(Web page caption snippets)
╔══

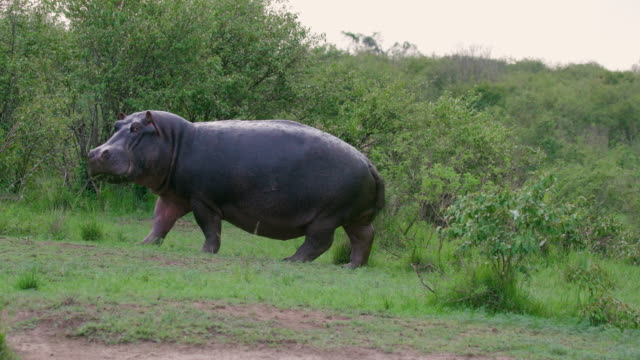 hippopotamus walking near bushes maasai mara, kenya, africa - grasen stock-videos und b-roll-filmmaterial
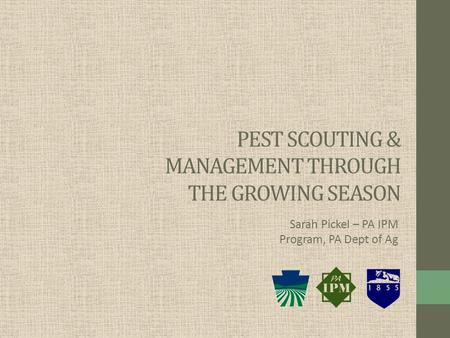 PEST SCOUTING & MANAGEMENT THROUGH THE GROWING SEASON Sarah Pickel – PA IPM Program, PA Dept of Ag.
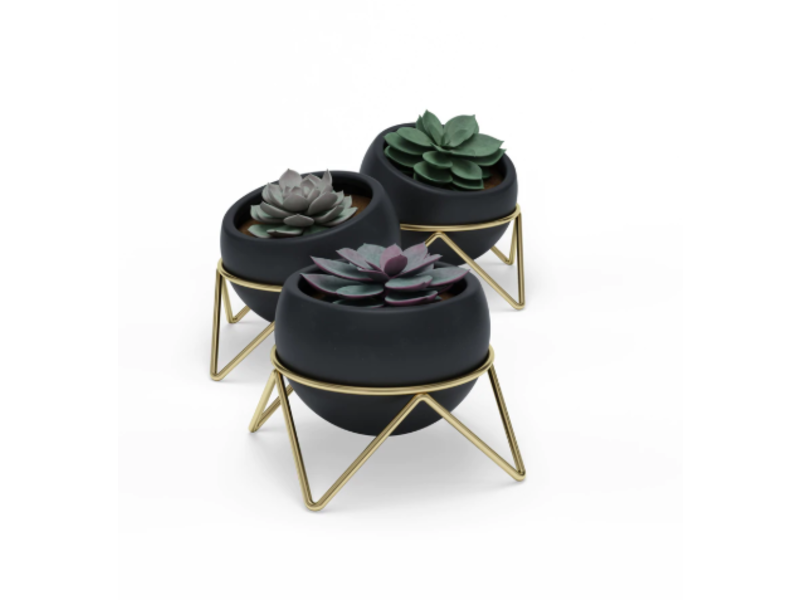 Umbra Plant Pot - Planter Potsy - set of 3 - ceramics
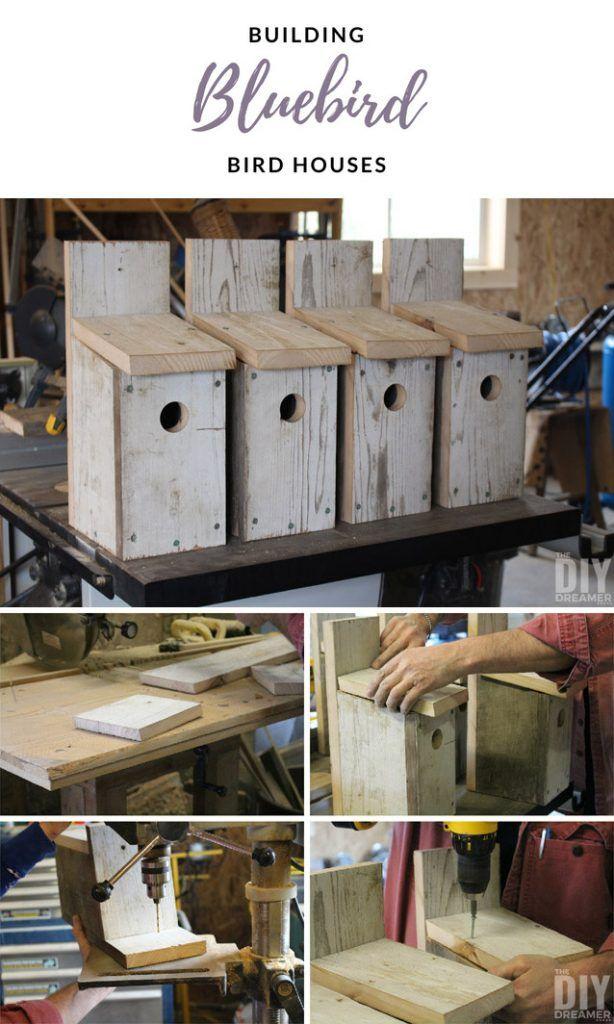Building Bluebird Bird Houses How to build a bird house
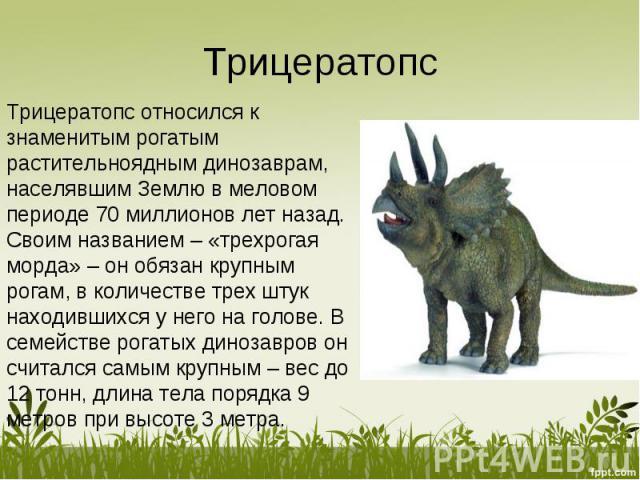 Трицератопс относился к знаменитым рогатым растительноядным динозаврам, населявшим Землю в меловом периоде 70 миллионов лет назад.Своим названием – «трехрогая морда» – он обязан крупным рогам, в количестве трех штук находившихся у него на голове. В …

╚══

Exercise description
Above are the records; repeat their lines from the first through the line containing "Umbra Plant Pot", and leave out each picture.

Exercise answer
 hippopotamus walking near bushes maasai mara, kenya, africa - grasen stock-videos und b-roll-filmmaterial
 PEST SCOUTING & MANAGEMENT THROUGH THE GROWING SEASON Sarah Pickel – PA IPM Program, PA Dept of Ag.
 Umbra Plant Pot - Planter Potsy - set of 3 - ceramics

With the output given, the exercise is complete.